The $715 billion bill the House passed Thursday, however, is more than the usual reauthorization process because it comes amid an effort by Biden to enact a massive infrastructure investment as one of his signature presidential achievements. Most of the attention on that negotiation has been on the Senate, where a 60-vote threshold to advance legislation requires working with Republicans to pass bills. Biden has secured a tentative deal with a bipartisan group of senators on a legislative package.

But that bill remains largely in the form of bullet points, whereas the bill Thursday out of the House contains significant legislative language that its authors are hoping provides a strong starting point for negotiators to flesh out the particulars of their bill. From bridge repairs to BART improvements, it contains significant money for infrastructure work in and around the Bay Area.

“This is a super important policy marker, and it’s one of the reasons the House needed to get this out before this bipartisan group of senators start fleshing out their proposal,” San Rafael Democratic Rep. Jared Huffman told The Chronicle. “We’re not just potted plants over here; we’ve put a huge amount of work into the policy of these things and we’re not going to have a better opportunity in our lifetimes to transform the transportation sector, so we’re not just going to cede that to 10 senators.”

The House bill got only two Republican votes, however, an indication of the opposition that persists among the GOP to some of House Democrats’ top priorities. In the Senate, a counterpart surface transportation package was a much more modest $303 billion, indicating a smaller appetite for the must-pass reauthorization due in September.

What’s in the House bill is significant for the Bay Area in two ways. First, it effectively redesigns federal transportation funding for the next five years to prioritize major climate priorities such as electric vehicles, energy-efficient transit and alternatives to fossil fuels.

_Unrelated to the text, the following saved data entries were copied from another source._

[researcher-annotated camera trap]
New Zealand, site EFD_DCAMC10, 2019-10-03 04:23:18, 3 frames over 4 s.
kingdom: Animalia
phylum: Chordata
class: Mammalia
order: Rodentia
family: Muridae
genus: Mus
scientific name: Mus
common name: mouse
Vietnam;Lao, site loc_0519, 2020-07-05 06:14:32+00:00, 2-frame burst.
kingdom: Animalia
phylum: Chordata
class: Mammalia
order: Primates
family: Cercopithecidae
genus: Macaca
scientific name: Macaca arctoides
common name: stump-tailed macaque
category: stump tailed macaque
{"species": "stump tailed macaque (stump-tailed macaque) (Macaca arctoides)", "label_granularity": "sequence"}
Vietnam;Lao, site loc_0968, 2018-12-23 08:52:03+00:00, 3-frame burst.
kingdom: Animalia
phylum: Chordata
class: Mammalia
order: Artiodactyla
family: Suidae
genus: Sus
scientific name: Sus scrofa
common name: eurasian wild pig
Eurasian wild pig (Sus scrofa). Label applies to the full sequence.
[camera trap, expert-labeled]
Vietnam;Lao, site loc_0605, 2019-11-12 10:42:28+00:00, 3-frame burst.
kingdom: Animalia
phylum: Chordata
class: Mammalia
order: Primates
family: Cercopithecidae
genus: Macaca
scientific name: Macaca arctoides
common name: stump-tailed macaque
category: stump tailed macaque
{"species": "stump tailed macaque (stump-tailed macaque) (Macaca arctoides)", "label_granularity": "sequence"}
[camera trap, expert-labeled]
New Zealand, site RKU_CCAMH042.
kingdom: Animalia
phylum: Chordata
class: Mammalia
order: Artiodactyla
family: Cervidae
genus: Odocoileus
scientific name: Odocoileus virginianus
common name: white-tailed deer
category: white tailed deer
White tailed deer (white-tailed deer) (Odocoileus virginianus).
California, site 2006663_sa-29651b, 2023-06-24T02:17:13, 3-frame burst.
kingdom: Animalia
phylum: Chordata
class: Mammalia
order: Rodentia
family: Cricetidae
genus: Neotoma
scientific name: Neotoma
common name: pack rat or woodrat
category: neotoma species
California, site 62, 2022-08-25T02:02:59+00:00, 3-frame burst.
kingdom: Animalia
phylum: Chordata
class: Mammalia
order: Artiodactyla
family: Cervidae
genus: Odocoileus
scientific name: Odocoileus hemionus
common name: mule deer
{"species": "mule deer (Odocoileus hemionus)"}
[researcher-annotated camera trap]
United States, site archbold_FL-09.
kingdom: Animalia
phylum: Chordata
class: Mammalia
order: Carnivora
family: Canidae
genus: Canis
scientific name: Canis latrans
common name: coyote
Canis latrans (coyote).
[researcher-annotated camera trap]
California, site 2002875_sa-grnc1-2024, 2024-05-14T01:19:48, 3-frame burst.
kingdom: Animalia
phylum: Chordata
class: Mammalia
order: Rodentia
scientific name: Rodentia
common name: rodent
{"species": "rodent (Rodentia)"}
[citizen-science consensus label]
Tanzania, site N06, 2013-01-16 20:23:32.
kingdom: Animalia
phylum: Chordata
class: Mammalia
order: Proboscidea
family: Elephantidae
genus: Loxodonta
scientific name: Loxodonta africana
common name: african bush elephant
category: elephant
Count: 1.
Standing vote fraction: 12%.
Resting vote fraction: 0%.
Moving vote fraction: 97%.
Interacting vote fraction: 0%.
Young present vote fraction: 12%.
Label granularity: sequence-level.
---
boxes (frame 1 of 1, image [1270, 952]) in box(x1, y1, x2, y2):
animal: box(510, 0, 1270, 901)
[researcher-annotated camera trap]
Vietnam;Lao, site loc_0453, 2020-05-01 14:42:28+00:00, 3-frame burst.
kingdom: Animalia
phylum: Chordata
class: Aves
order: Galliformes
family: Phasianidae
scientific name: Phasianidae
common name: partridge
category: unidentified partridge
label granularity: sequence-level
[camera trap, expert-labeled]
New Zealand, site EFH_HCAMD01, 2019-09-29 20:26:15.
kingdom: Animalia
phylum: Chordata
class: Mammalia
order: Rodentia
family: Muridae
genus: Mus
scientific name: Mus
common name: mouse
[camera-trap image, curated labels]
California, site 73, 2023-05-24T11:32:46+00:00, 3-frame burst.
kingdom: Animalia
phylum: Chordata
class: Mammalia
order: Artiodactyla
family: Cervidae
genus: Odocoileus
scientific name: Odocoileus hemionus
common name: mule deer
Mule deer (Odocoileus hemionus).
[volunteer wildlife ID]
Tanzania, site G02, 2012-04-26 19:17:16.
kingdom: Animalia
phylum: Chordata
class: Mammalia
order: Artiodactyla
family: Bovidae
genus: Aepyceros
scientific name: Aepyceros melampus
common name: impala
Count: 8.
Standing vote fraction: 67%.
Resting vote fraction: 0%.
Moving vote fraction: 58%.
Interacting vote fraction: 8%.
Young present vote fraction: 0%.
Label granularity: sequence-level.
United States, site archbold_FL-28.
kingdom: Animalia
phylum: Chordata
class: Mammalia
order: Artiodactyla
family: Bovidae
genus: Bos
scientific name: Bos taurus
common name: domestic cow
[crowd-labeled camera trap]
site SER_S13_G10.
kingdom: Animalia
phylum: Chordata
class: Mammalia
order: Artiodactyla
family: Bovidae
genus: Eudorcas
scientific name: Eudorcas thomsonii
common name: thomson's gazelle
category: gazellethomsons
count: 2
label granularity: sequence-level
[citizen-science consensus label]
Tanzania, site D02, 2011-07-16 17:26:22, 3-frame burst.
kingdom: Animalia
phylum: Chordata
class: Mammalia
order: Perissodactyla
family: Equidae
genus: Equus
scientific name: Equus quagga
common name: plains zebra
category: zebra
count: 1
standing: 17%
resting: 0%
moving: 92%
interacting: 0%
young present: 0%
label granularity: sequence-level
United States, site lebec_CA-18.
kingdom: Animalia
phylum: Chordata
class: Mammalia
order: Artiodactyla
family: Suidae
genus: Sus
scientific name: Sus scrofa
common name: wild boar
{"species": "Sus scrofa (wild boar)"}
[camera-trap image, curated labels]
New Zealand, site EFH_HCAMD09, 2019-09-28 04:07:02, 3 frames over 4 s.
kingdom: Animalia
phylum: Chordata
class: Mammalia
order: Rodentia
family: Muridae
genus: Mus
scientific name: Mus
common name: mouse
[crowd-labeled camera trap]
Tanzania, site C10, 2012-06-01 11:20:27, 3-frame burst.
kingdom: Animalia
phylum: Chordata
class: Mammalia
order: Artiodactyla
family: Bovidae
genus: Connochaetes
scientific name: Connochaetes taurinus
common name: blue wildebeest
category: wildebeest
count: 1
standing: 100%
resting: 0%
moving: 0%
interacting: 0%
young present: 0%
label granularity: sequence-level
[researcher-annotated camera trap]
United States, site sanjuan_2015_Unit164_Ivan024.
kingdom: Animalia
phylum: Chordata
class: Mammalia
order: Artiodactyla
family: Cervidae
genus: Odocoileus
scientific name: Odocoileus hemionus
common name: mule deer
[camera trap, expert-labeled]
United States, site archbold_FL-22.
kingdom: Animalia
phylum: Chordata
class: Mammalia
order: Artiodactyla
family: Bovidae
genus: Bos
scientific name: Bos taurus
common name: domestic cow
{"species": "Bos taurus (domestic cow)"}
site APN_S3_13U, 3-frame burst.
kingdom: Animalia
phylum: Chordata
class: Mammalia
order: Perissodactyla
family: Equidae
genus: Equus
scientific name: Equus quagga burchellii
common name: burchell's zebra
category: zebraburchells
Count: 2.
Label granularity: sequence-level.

Second is that the bill marks the return of federal earmarks, or targeted spending allocations, that together constitute a small part of its overall cost but can amount to big money for local communities. Both elements could find their way into either the final reauthorization bill or an infrastructure package.

“Last time I checked, the House of Representatives was a co-equal part of the U.S. Congress,” said Concord Democratic Rep. Mark DeSaulnier. “Rather than wait around to see what the Senate’s going to do, we’re respectful of their process, but we did our work.”

For the first time in a decade, lawmakers were able to ask for money to support specific projects in their districts under new transparency requirements enacted by House Democrats. All of the Bay Area’s Democratic lawmakers did so, and several of the nearby Republicans in Northern California did as well.

The final bill contains money to fulfill many of those requests to the tune of around $20 million per district for the Bay Area’s 10 Democratic representatives, with some overlapping projects. The North Bay, for example, would get $7 million to improve Route 37 put in by Huffman and St. Helena Rep. Mike Thompson and more than $13.6 million to rehab the Healdsburg Russian River rail bridge.

In the South Bay, San Mateo Rep. Jackie Speier and Palo Alto Rep. Anna Eshoo got nearly $12 million altogether for US-101 improvements and Speier got $3 million for Caltrain at-grade crossings upgrades. San Jose Rep. Zoe Lofgren got nearly $8 million for highway-rail crossings in the Warm Springs neighborhood.

In the East Bay, Oakland Rep. Barbara Lee’s funded projects include $3 million for East Bay BART station public restroom upgrades and $3 million for Bay Bridge transit upgrades. Livermore Rep. Eric Swalwell got $20 million for the Valley Link project, to connect BART to the Altamont Corridor Express. DeSaulnier’s funded projects include $6 million for traffic signal improvements along I-680.

Not everybody who secured earmarks voted for the final bill, however. Rep. David Valadao, R-Hanford (Kings County), got $20 million for the State Route 41 Excelsior Corridor in Fresno County, but voted against the bill. Rep. Jay Obernolte, R-Big Bear Lake (San Bernardino County), got money including $5 million for National Trails Highway widening in Victorville, as did Doug LaMalfa, R-Richvale (Butte County), who got nearly $2 million for the Roe Road Extension Project in Paradise, and both also voted no.

Despite the no votes, Huffman argued the return of earmarks ultimately means getting projects important for communities funded.

“Every member of Congress is treated the same, this is not some spoil system where friends of the chairman or Democrats or anyone else get a leg up,” Huffman said. “It’s really reclaiming some of our Article I authority to direct how the power of the purse is used. We had ceded all that to the executive branch over the years (and) ... that left a lot of really important projects unfunded.”